Comments: Flexing your mussels


What a great photo! I love mussels, especially when someone else is cooking them.

What can you substitute for pineau de charentes? Since my local liquor store wouldn't sell it (I live in the middle of nowhere, NJ), I know they wouldn't have this. They only sell the big name brands of liquor.

I would love to make these, as I love mussels. I just had some Fra Diavolo at my favorite Italian restaurant in Somerville on Saturday. Yummy. They could've been much hotter IMHO. Otherwise they were great.

Any suggestions would be appreciated, Meg.

BTW, I love my Sal de Bolet! I just used some in a Sea Salt Bread today.

Thanks again.


Risa, you could substitute a fairly sweet sherry or a light port or any fortified wine. Pineau is a bit sweet, which I think compliments the curry flavor really well. That said, some of the recipes I consulted just called for white wine alone!

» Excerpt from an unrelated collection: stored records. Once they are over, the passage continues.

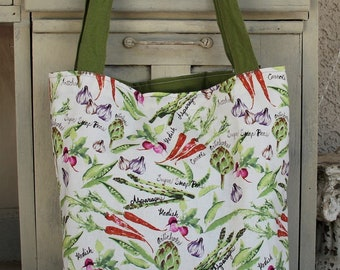 Reversible vegetable Garden shoulder bag/Tote ,  padded market bag, book bag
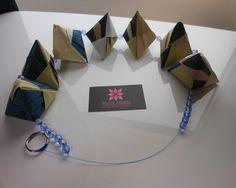 Origami Mobile <3 http://www.meirehirata.com/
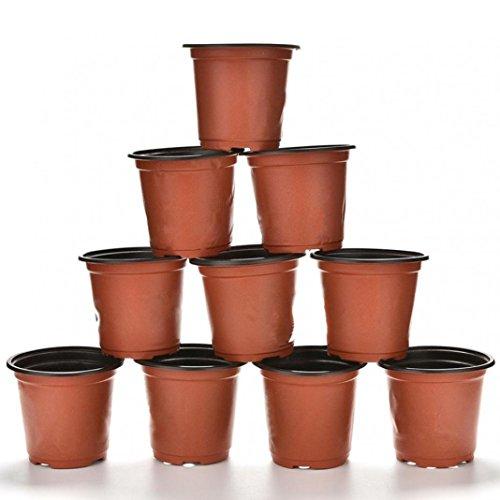 10 macetas de plástico redondas decorativas para guardería con agujero de drenaje, maceta para flores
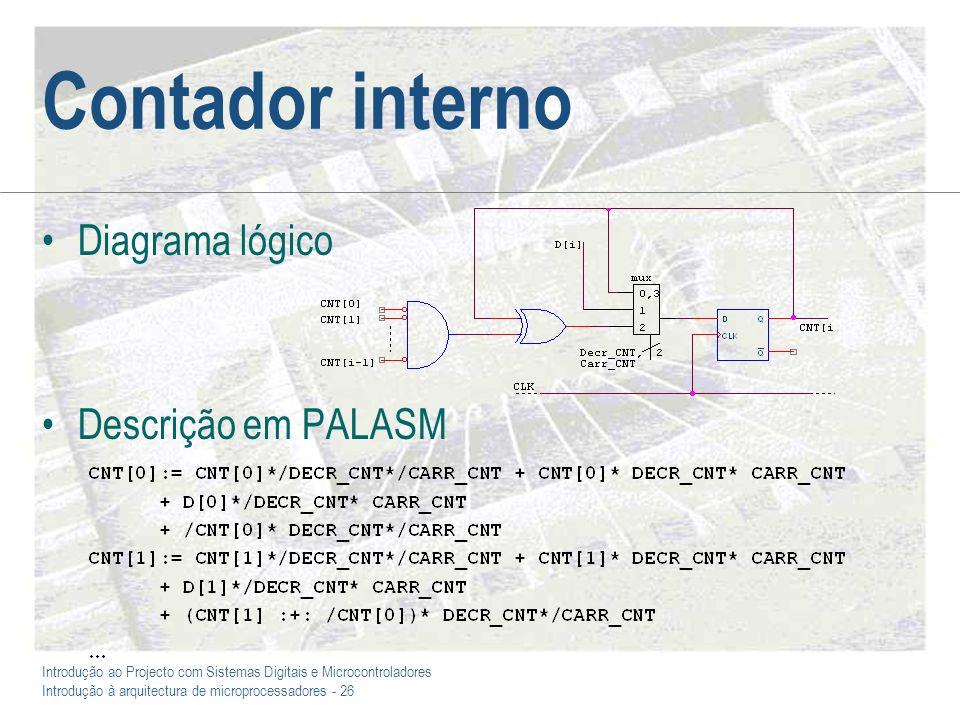 Introdução ao Projecto com Sistemas Digitais e Microcontroladores Introdução à arquitectura de microprocessadores - 26 Contador interno Diagrama lógico Descrição em PALASM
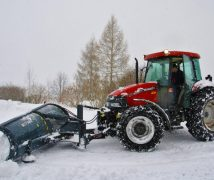 best snow pusher for compact tractor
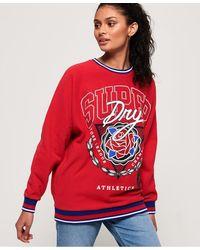 Superdry Vee Varsity Oversized Crew Sweater - Red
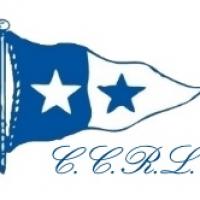 logo_roggero_lauria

I'm so glad to hear you like the sea salt! I'm still working on the translation you asked for, so you should have an answer later today.

This sounds great. At what point does the creme fraiche get added, or is it a garnish?

Whoops! Can't believe I left out such an essential ingredient! It gets added with the curry powder and I've corrected the recipe accordingly. Thanks much for pointing out the omission!